> [TEXT BLOCK]:
-*-

Winnipeg Free Press - PRINT EDITION
Posted: 05/9/2014 1:00 AM | Comments: 0
As a crusading journalist with naturally curly hair and fiery blue eyes, my morning routine is a wondrous thing to behold.
It begins when, at the urging of our two dogs, I slouch out of bed, pick up the morning paper at the front door, collect my cellphone and the mobile home phone, then head for the bathroom.
Next, I run a scalding hot bath -- you could make soup in my tub if you wanted, but I'm not sure it would be allowed under current health regulations -- and then I climb in and float for approximately 45 minutes while flipping through the newspaper.
Technically, I am not really floating, because our tub is only large enough for two or three residents of Munchkin Land, whereas I am easily the size of Hulk Hogan, which means I am wedged into the bath with my feet planted firmly on the tiles above the faucet and the back of my head parked at an awkward angle against the wall at the opposite end.
After a few minutes of protecting the public's right to know by basking blissfully in a steaming bath, the next phase of my morning routine kicks into gear.
This step involves our emergency backup dog, a small white maniac we have dubbed Mr. X -- who has been blessed with a brain the size of a cashew and powerful hindquarters the size of piano legs -- announcing he needs to go outside immediately.

-*-

> [DATA BLOCK]:
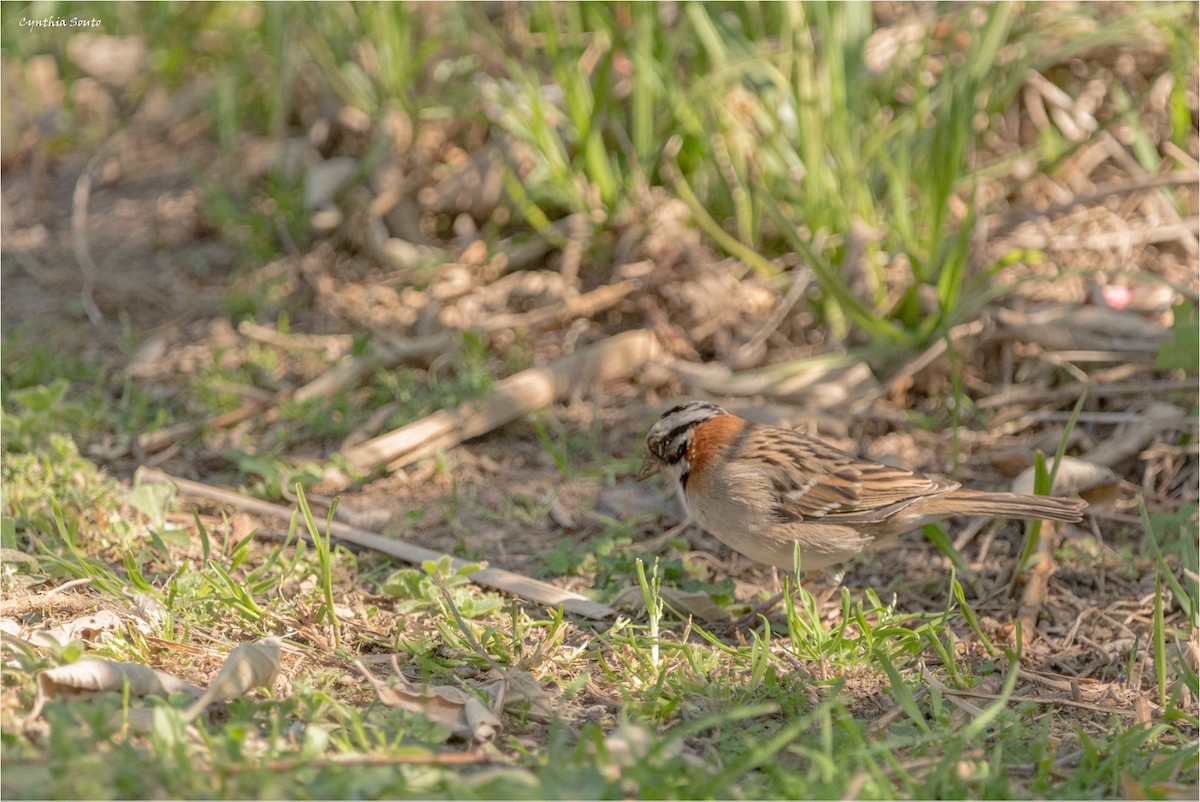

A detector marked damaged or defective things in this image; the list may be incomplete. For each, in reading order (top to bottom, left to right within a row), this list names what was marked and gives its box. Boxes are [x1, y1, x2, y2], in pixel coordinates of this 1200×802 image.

pale broken stick [343, 328, 662, 473]
pale broken stick [136, 463, 614, 619]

-*-

> [TASKS FOR THIS EXERCISE]:
(a) List the items the writer of the morning-routine column picks up before heading for the bathroom.
(b) Continue the morning-routine column, starting after the sentence where Mr. X announces that he needs to go outside immediately.

> [RESULTS FOR THE EXERCISE]:
(a) The morning paper, the cellphone, and the mobile home phone.

(b)
He will make this announcement by bounding into the bathroom, staring at me for several minutes with the sort of laser-like intensity only a dog can muster, then marching to the back door, against which he will loudly and repeatedly bang his fuzzy head.
What with being a sensitive modern pet owner, I will rise from the tub, girdle my loins with a large bath towel, release Mr. X into the confines of the backyard, then climb back in the tub.
Even though I cannot see him from the tub, I know exactly what Mr. X is doing outside. He will sit in the middle of the yard as motionless as a tombstone, waiting and waiting for the sound of someone, anyone, wandering past the fence at the side of the yard.
The moment he hears anything -- even if this is only in his doggie imagination -- he will spring into action and, propelled by his insanely powerful rear legs, run frantically in a figure-eight pattern along the fence, weaving in and out of the trees, over and over, carving a path in the muck that is now about 20 centimetres deep.
When he is out of breath, Mr. X's tiny brain will send him the following message: "Find a nice patch of mud in the garden, root around in it like a small furry hog on steroids, then flip on your back and flail in the filth until your entire body is coated in a thick layer of impenetrable sludge."
At some point, as I am flipping through the paper to ensure I am prepared to begin a new day, I will become worried about what Mr. X is up to, so I will again wrap myself in a towel, walk to the back door, leave wet footprints down the hall, and attempt to lure this eccentric canine back inside.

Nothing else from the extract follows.